2- retournement de la situation:

- Voltaire commence par insérer des éléments ironiques dans la scène: il introduit des dissonances qui altèrent le bel ordre de l'harmonie. D'abord, on note une progression des instruments vers les sons graves: des trompettes aux tambours. A la fin se glisse ironiquement le "canon". Enfin, l'expression "une harmonie telle qu'il n'y en eut jamais en enfer" rappelle malicieusement "un bruit d'enfer" ou "de tous les diables", qui vont précisément à l'encontre de l'idée d'harmonie.

- Ensuite, à partir de la dernière phrase du 1er paragraphe,, le point de vue change complètement, et Voltaire intervient directement: il se moque de son héros, et donc des intellectuels qui manquent de courage face à la réalité, en disant que Candide "tremblait comme un philosophe". Voltaire insinue que les philosophes parlent trop et n'agissent pas assez à son goût, alors qu'il pense que le philosophe du 18ème siècle est avant tout un homme d'action.

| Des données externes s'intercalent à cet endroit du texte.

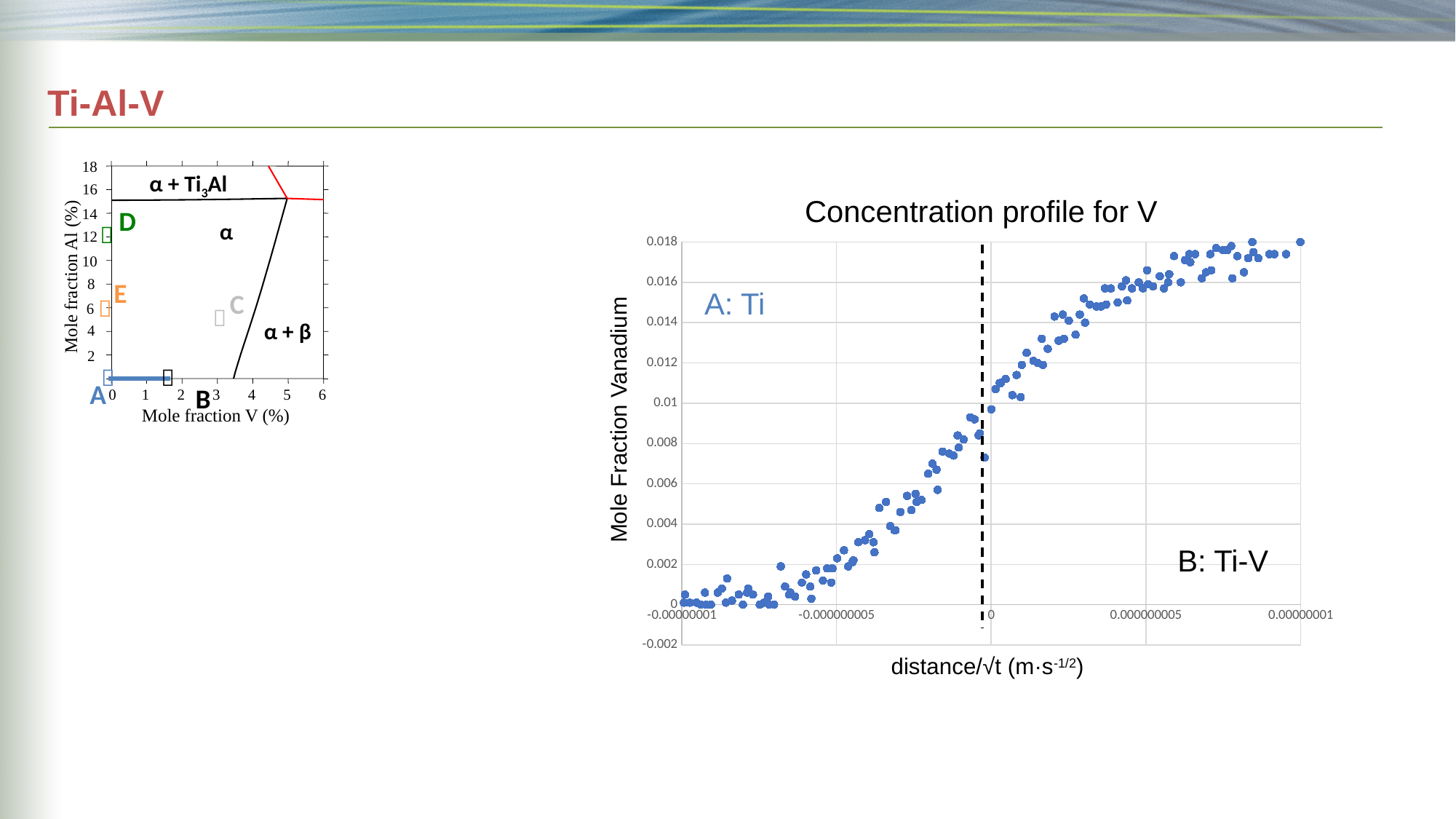
In the 'Concentration profile for V' chart, is the mole fraction of vanadium at distance/√t = -0.000000005 greater or less than 0.004? less In the 'Concentration profile for V' chart, is the mole fraction of vanadium at distance/√t = 0.00000001 greater or less than 0.016? greater What kind of chart is the 'Concentration profile for V' chart on the right of the slide? scatter chart What is the title of the scatter chart on the right of the slide? Concentration profile for V What is the y-axis title of the 'Concentration profile for V' chart? Mole Fraction Vanadium In the 'Concentration profile for V' chart, is the mole fraction of vanadium at the dashed line (distance/√t = 0) greater or less than 0.012? less In the 'Concentration profile for V' chart, do the values rise or fall as distance/√t increases along the x axis? rise In the 'Concentration profile for V' chart, which has the larger mole fraction of vanadium: the points at distance/√t = 0.000000005 or the points at distance/√t = -0.000000005? 0.000000005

- Mais surtout, la guerre est pour Voltaire une "boucherie héroïque". L'oxymore dénonce parfaitement le carnage qui se cache derrière l'aspect glorieux de la guerre.

 

Jusqu'à la fin du 1er paragraphe, Voltaire fait semblant d'être du point de vue de Candide. Il insère des éléments ironiques qui indiquent au lecteur sa véritable opinion, puis le retournement de situation s'effectue lorsque Voltaire intervient directement pour se moquer de son héros. En qualifiant la bataille de "boucherie héroïque", il fait de l'héroïsme une fausse valeur et amorce la satire violente qui va être développée dans la seconde partie du texte.

 

 

II/ LA REALITE ATROCE DE LA GUERRE

 

1-détournement du sens des rites religieux: Voltaire commence par s'en prendre à la religion qui sert ici de légitimation aux atrocités dont se rendent coupables les rois. Les deux camps chantent les "Te Deum" en même temps, ce qui prouve, pour Voltaire, que la religion n'est pas digne de foi puisque elle se fait partout complice de l'horreur; elle apporte en outre une justification facile à la violence de la guerre, en la replaçant dans la logique d'une intention divine.

 

2- Candide prend "le parti d'aller raisonner ailleurs des effets et des causes" ce qui est un euphémisme pour dire qu'il déserte. L'expression "des effets et des causes" appartient au langage de Leibniz et de Pangloss qui prétendent malgré les évidences de donner une cause logique et acceptable du mal de la guerre.

 

3- le tableau brillant devient horrible: Commence alors un tableau réaliste qui va remettre en question la belle assurance du jeune homme. Les deux armées ont rompu leur ordre initial pour laisser place à "des tas de morts et de mourants", ce qui est complètement différent de "rien n'était si beau" du début du texte.

 

4- Candide s'enfuit ensuite et découvre l'horreur chez les civils. Voltaire critique au passage, avec l'expression ironique "selon les lois du droit public une idée courante à son époque: la guerre était considérée par certains comme un droit justifiant les massacres de civils.

 

5- ll cherche aussi à éveiller l'indignation et la compassion chez le lecteur en évoquant successivement tous ceux qui, sans défense, pâtissent de la guerre: vieillards, femmes, enfants, jeunes filles. A leur sujet, il accumule les détails crus et anatomiques: "cervelles" et répandues" et "bras et jambes coupés". Par leur pathétique, il suscite un sentiment de pitié et de révolte chez le lecteur.

 

 

CONCLUSION

 

Le passage est une satire de la guerre. Voltaire utilise l'ironie comme arme, en faisant semblant d'adopter le regard de Candide qui voit la scène à travers les leçons de Pangloss. L'auteur a ensuite recours au réalisme, changement de point de vue à partir du 2ème paragraphe qui indique une prise de conscience de la dure réalité de la part du héros naïf, seulement à la confrontation de l'horreur.

Cette satire touche à certaines philosophies, dont le dogmatisme qui justifie les atrocités, mais aussi la religion qui est exploitée au profit personnel des puissants.